The most recent National Accounts from the Australian Bureau of Statistics showed the Australian economy growing at 0.6% q/q and 2.6% y/y, which is some way below the long-term trend as you can see in the chart above. The official cash rate has again been dropped, this time to a new low of just 2.50%. The full effect of interest rate cuts can take up to two years to flow through in full.
As inflation remains benign and comfortably within the Reserve Bank's 2-3% target range, it appears likely that interest rates will remain relatively low for the near-term future.
Inflation is forecast to remain fairly benign, largely due to a soft labour market.

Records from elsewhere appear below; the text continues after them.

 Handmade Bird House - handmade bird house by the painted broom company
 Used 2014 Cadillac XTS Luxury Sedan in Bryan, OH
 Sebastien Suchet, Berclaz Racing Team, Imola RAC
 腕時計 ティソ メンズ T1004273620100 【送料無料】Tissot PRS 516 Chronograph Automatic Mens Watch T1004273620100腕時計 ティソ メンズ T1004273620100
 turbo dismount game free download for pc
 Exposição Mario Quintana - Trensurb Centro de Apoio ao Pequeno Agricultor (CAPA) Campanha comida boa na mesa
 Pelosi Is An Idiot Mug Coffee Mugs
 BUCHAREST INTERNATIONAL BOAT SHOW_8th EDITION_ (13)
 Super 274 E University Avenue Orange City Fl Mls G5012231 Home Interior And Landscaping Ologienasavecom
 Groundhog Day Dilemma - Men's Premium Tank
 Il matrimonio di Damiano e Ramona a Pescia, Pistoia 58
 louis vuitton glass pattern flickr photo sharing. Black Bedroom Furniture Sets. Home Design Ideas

Some residential property market prices have benefited from the lower rates, particularly those in Sydney, Perth and Melbourne. There was a lot of market commentary suggesting that the response to low interest rates by the property market would be weak. As recently as June, there was talk of falling prices in spite of multiple indications to the contrary.
This has been shown to be incorrect. The response has in fact been strong and is strengthening by the month, causing a rapid about-face in commentary. If this trend continues as implied by recent housing finance data from the ABS then it may cause a stop lever to be applied in 2014.
Is the property recovery being led by real estate investors or owner-occupiers? Actually, it's both.
Are new dwellings attracting buyers? Yes, with a steady increase over the last three years.
Both dwelling approvals and dwelling construction are trending steadily upwards in response to monetary policy.
After the stock market crash, investors have also returned to share markets seeking yields and prospects for capital growth, pushing up stock valuations and price-earnings ratios.
It's notable, however, that share market gains have been found largely in the non-resources sectors: the industrials and financials. Resources companies have performed less favourably as commodity prices have tailed off.
Iron ore export spot prices have not remained dramatically lower as feared (although it's likely that we'll see a seasonal dip in the coming months), but it's been a rough ride for other bulk commodity prices.
The brighter news is that recent data out of China suggests that it can achieve and perhaps subsequently maintain its growth target of 7.5%.
Resources export volumes from Australia continue to ramp up and the major players forecast this to continue through 2014.
The red line signifies a weakening Aussie dollar against the USD, which is welcome news for exporters.
Unemployment continues to increase steadily in Australia as the mining investment boom is set to decline over coming quarters. The participation rate is also sliding.
Wages growth has also fallen away.
Labour sentiment indicators point to an ongoing weakness.
There has been a notable pick-up in consumer sentiment of late, and we're certainly buying a lot of cars, but any such confidence has yet to be translated into stronger retail sales.
There is a significant community of voices which is hoping that the economy sinks into recession, in the misguided hope or belief that this will somehow 'make things better'. And indeed the labour market remains weak and the mining construction phase will begin to unwind in the coming years.
Does this mean that Australia is headed for recession? In a word, the RBA's team of economists says: no. The Reserve Bank maintains confidence that stimulatory monetary policy will work and stronger growth will return.